_Vorliegender Text_
========================
Mainboard ist ein Asus P5K.

Ab und zu bootet der Rechner einfach nicht. Man drückt auf den Power Knopf. Die Lüfter laufen an, ich höre die Festplatten aufsummen, aber die Power LED des Rechners bleibt dunkel. Vor zwei Wochen habe ich den Rechner überhaupt nicht mehr anbekommen. Habe dann alles unwichtige aus dem Rechner ausgebaut, Netzteil durch ein anderes ersetzt, Bios resettet. Der Rechner bootete trotzdem nicht. Hab die Kiste dann abgeklemmt und etwa 5 Tage stehen lassen. Dannach ging die wieder.

Etwa eine Woche ging alles gut, bis jetzt das Problem wieder aufgetaucht ist. Momentan reicht es der Kiste aus, wenn man einfach lange auf den Power Knopf drückt, damit der Rechner wieder ausgeht. Wenn man ihn dann wieder einschaltet, dann bootet er ohne Probleme durch.

Habt ihr eventuell eine Idee, was da schief laufen könnte?


----------



## DJTrancelight (13. März 2009)

Hi,

ich vermute deine Angaben reichen nicht, denn bei mir war es ein anderer Übeltäter, den du hier nicht aufgelistet hast. Bei mir blieb die HD-LED nicht aus, sondern sie leuchtete dauerhaft.

Was für eine Festplatte hast du eingebaut, oder sind es gar 2 wie bei mir? Ich habe eine abgeklemmt und den Rechner gestartet und er lief ganz normal (leider war das nicht die Betriebssystemplatte). Habe ich die andere (natürlich war das die C:Windows Platte) gab es wieder die Probleme. Image gemacht, neue Platte gekauft und der Rechner war repariert.

Also, vermutlich ist bei dir auch die Festplatte defekt. Kann ja gut sein, da du ja schon alle möglichen Teile ausgetauscht hast.
Evtl. mit memtest32 den RAM testen.

Viel Glück.

Schöne Grüße
DJ Trancelight


----------



## port29 (13. März 2009)

Ja, die HD-LED leuchtet bei mir in so einem Fall auch. 

In dem Rechner sind insgesamt 7 Platten verbaut. Doch als ich den Rechner nicht starten konnte, habe ich alle abgeklemmt. Daran kann es also auch nicht liegen (zumindest nicht direkt)


----------



## chmee (13. März 2009)

Diese immer öfter auftretenden sporadischen Nicht-Starts erinnern mich an geplatzte Kondensatoren (  schon wieder ) auf dem Mainboard.

mfg chmee


----------



## port29 (13. März 2009)

Ja, aber das Mainboard ist "nur" 7 Monate alt. Dieser Rechner war auch nicht im Dauerbetrieb.


----------



## chmee (13. März 2009)
========================
_Gestellte Aufgabe_
Schreibe den Text über den Rechner, der nicht bootet, von „Also, vermutlich ist“ bis einschließlich „den RAM testen.“ erneut ab und ersetze dabei „RAM“ durch „Arbeitsspeicher“.

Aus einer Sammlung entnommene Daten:
========================
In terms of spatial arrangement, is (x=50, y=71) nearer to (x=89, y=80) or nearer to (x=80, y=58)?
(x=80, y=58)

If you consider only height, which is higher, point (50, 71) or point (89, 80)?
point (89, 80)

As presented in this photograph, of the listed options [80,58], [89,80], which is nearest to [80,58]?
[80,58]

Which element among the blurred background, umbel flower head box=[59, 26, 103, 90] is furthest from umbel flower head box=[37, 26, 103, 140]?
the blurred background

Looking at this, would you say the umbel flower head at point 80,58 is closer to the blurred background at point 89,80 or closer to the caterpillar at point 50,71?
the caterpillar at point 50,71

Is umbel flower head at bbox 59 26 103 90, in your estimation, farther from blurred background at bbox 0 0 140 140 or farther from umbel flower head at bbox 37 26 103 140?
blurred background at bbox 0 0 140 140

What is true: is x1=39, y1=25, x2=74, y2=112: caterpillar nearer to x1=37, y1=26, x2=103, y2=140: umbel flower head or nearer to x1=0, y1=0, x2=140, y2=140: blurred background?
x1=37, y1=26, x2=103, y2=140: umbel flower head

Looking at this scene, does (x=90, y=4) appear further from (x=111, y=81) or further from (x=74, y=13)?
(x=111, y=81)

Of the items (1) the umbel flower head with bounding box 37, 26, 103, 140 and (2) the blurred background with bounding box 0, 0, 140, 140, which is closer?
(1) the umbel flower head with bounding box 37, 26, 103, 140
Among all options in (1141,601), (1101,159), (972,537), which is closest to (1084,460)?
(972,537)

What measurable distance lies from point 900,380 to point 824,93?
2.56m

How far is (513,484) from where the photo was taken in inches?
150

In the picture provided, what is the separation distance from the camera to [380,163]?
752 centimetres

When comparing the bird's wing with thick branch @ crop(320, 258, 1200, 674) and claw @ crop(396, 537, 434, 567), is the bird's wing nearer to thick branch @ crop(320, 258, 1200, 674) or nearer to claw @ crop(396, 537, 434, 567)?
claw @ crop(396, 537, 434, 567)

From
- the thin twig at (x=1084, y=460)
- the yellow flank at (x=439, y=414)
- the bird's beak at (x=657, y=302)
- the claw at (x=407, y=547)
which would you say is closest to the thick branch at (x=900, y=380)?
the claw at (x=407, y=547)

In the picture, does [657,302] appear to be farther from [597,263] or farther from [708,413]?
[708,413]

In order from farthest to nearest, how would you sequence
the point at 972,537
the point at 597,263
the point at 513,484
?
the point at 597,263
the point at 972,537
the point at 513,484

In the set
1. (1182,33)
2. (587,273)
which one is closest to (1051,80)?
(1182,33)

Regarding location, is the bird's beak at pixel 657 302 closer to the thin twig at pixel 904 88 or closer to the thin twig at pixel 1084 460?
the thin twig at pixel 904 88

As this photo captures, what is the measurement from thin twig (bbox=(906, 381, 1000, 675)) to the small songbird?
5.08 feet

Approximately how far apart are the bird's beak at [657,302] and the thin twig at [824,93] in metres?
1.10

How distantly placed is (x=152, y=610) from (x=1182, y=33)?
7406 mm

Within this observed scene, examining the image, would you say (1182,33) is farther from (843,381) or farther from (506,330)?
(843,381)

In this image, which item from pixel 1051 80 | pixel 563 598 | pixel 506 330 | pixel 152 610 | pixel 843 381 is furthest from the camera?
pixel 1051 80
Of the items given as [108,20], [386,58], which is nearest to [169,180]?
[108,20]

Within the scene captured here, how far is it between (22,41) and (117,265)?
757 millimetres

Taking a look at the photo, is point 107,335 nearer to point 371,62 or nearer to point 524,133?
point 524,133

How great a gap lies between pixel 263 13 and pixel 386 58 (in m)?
========================
_Lösung der Aufgabe_
Also, vermutlich ist bei dir auch die Festplatte defekt. Kann ja gut sein, da du ja schon alle möglichen Teile ausgetauscht hast.
Evtl. mit memtest32 den Arbeitsspeicher testen.